The 9th U.S. Circuit Court of Appeals has returned an illegal alien’s case to lower court after determining that kidnapping is not a sufficiently bad crime to require a convict’s deportation.

Officials at Judicial Watch, the government watchdog organization, said it may “seem like a bad joke,” but confirmed the court “spared an illegal immigrant convicted of kidnapping from deportation” because kidnapping is “not necessarily a crime of moral turpitude.”

Judicial Watch said it’s not the first time the 9th Circuit has “been kind to illegal immigrants with criminal records.”

“In separate 2010 rulings it spared an illegal alien from Mexico and a gangbanger from El Salvador – both convicted of serious crimes – from deportation,” Judicial Watch said.

“A few years earlier the 9th Circuit reversed a lower court ruling calling for the deportation of a Mexican immigrant convicted of having sex with a minor. In that ruling, the 9th Circuit claimed that while the crime violated state law and was unwise and socially unacceptable, it wasn’t base, vile or depraved enough to warrant deportation.”

The new case was highlighted in Judicial Watch’s Corruption Chronicles.

“The decision, issued this week by the famously liberal 9th Circuit Court of Appeals, rambles on for 27 pages and is almost comical,” Judicial Watch wrote.

Said the court opinion. “This undoubtedly appears to be a difficult question at first glance. Kidnapping is a serious crime, and our instincts may be that it would meet the moral turpitude definition. Not all serious crimes meet [the moral turpitude] standard, however. … Even for serious offenses, we must look to the specific elements of the statute of conviction and compare them to the definition of crimes involving moral turpitude. Here, the elements of simple kidnapping …. do not categorically have anything in common with the type of crime we have normally held to involve moral turpitude.”

The judges continued, “It can be committed without any intention of harming anyone, it need not result in actual harm, and it does not necessarily involve a protected class of victim. Only truly unconscionable conduct surpasses the threshold of moral turpitude.”

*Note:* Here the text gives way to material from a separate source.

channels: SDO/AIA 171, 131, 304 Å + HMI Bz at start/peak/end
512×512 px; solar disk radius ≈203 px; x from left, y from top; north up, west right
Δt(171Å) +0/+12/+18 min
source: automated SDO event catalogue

Said the judges, “Simple kidnapping, as interpreted by California courts, does not surpass that threshold. California courts have in fact applied the simple kidnapping statute to conduct that is clearly not morally turpitudinous. Therefore, we hold that simple kidnapping … is not a categorical crime of moral turpitude.”

The case involved Javier Castrijon-Garcia, who petitioned for review from the Board of Immigration Appeals’ decision finding him eligible for deportation “based on the BIA’s holding that a conviction for simple kidnapping … is a categorical crime involving moral turpitude.”

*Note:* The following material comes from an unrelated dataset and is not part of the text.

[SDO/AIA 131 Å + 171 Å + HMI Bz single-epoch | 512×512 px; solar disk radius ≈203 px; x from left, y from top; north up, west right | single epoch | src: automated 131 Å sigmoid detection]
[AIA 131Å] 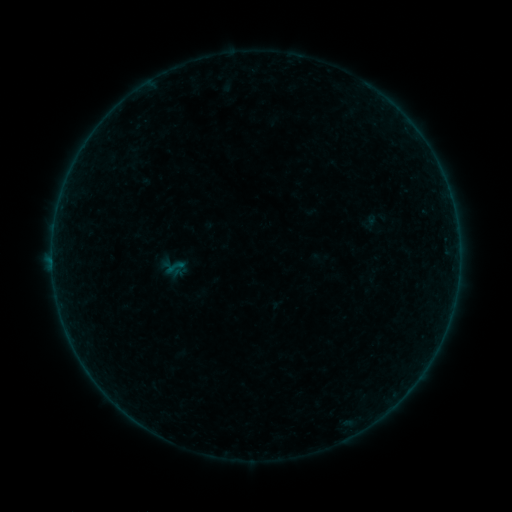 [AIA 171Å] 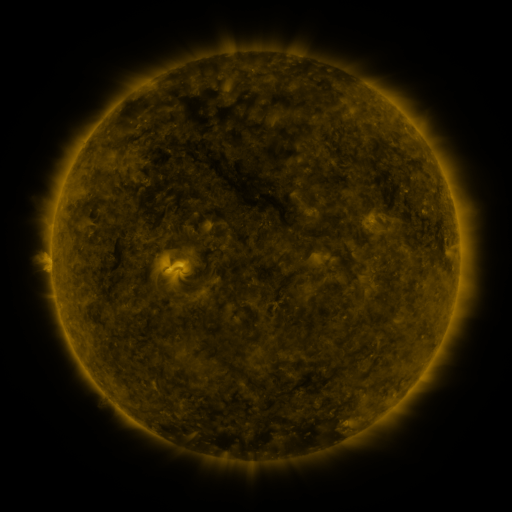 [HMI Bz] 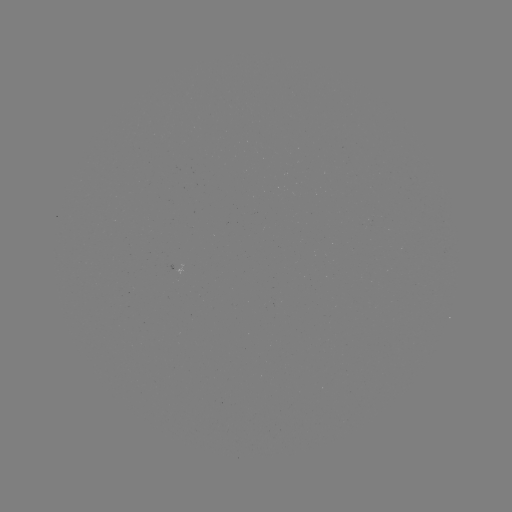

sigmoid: <bbox>164, 257, 186, 277</bbox>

The decision sent the case back to the lower court for a determination on whether there is moral turpitude involved in the case.

The judges noted Castrijon is a citizen of Mexico who entered the U.S. in 1989, and has lived in the states since. He has three U.S. citizen children.

He was charged in 2007 for being in the U.S. illegally, and then applied an order canceling plans for his deportation.

But government records showed “that in 1992 Castrijon pled guilty to attempted kidnapping … and received a suspended sentence of 300 days in jail and 36 months of probation. During a hearing before the immigration judge, he explained that the incident occurred while he was with friends and that he did not know the victim.”

The BIA identified kidnapping as a crime of moral turpitude because it “involves readiness to do evil and is an offense that grievously offends the moral code of mankind in its inherent nature.”

The statute under which Castrijon was convicted provides: “Every person who forcibly, or by any other means of instilling fear, steals or takes, or holds, detains, or arrests any person in this state, and carries the person into another country, state, or county, or into another part of the same county, is guilty of kidnapping.”

Judicial Watch said the court’s ruling means “the ‘simple kidnapping’ that this illegal immigrant committed doesn’t necessarily involve such evil intent and harm therefore it doesn’t constitute moral turpitude.”

“Keep in mind that the BIA has already determined that kidnapping is a serious enough crime that merits deportation, so the court is essentially ordering it to make an exception or change the criminal code,” Judicial Watch said.